When they arrived at the hospital, Travis and Bret met them at the nurses’ station. Travis’s square face was haggard and gray above his brown polo shirt, and he appeared to have lost weight. He looks so old, Liana thought. She couldn’t remember ever seeing her good-natured adoptive father cry, but as he hugged Clarissa he began to sob, his big shoulders shaking convulsively.
Liana stared, rooted to the spot. She tore her eyes from Travis and Clarissa and focused on Bret. His eyes were red, and his face stark white. His pale blue button-down shirt and dark blue slacks were wrinkled. His eyes held an agony Liana didn’t recognize. Or did she?
“I’m so sorry, my little one. They are not coming home. There has been an accident.”
“What do you mean, Mamata? Where is my mommy? My daddy?”
Mamata took her in her big arms, her brown eyes sorrowful. “Oh, my little dear, the plane, it crashed. Your mommy and daddy cannot come home to you. They are in heaven now.”
“No! No!” Liana’s little fists hit against Mamata’s solid body. “I don’t believe you! They’re not in heaven! They’re not! I hate heaven!” She pulled from Mamata and ran to her room, hiding under her bedcovers as violent tears wracked her small body.
Clarissa pulled back slightly from her husband and voiced the question Liana could not. “How is he?” Travis swallowed hard and opened his mouth, but nothing came out. “Oh no,” Clarissa whispered. “He’s—he’s gone, isn’t he?”
Travis nodded. He pulled Clarissa to him again, and together they wept.
Liana’s eyes filled with tears. She held her eyes open wide so the tears wouldn’t spill out, as if not crying would make it all untrue. No! her heart screamed. No! She wanted to run fast and far. She wanted to hide from all of them.
At that moment, Travis and Clarissa parted. Clarissa reached for
Bret, who was standing nearby, looking as lost and miserable as Liana felt, and grasped his hand. Liana felt her own hand being pulled by Travis, and into the circle of his arms she went. Clarissa and Bret were also in that circle, and they clung to each other as a family, crying and consoling one another.

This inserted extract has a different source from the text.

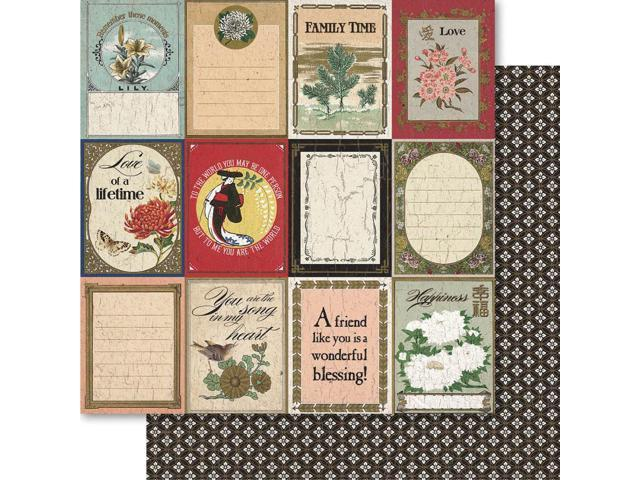 Oriental Chic Double-Sided Cardstock 12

All thoughts of India and her questionable parentage were for the moment far from Liana’s mind. She was right where she belonged.
Except.
Except one thing was missing. Something vital. Something she could never replace.
Her big brother Christian.
They went in as a family to say good-bye. He was lying on the bed, his head swathed in heavy bandages.
Please don’t be dead, Liana silently begged.
People who fall out of trees have every right to be dead, he seemed to argue back.
Then, still in her mind, she told him all about India. He didn’t answer, and she wondered if she was going insane to expect him to. For a brief moment she wanted to be alone with him, to shake him and make him wake up. Or at the very least hug him and throw herself weeping onto his too-still body.
She did none of that. She clung to Bret’s hand, or Clarissa’s, or Travis’s, and wept softly, decorously with them. When the time came to let Christian go, she kissed his wan cheek once and let them lead her from the room.
CHAPTER 24
Diary of Karyn Olsen Schrader
Thursday, January 12, 1978
Lara died a week ago, just after turning five months old. We are back in India. I insisted on bringing Lara’s body in the little coffin so that I can bury her near us. India is my home now. I will never leave it or Lara. My heart is empty. There is no life, no love—not even for Guenter who is my only partner in this unending grief. Our Lara will never sit up, take her first step, or go to school. How can I go on without her? Nothing in my life has prepared me for such pain. I pray for the sweet release that can only come with death.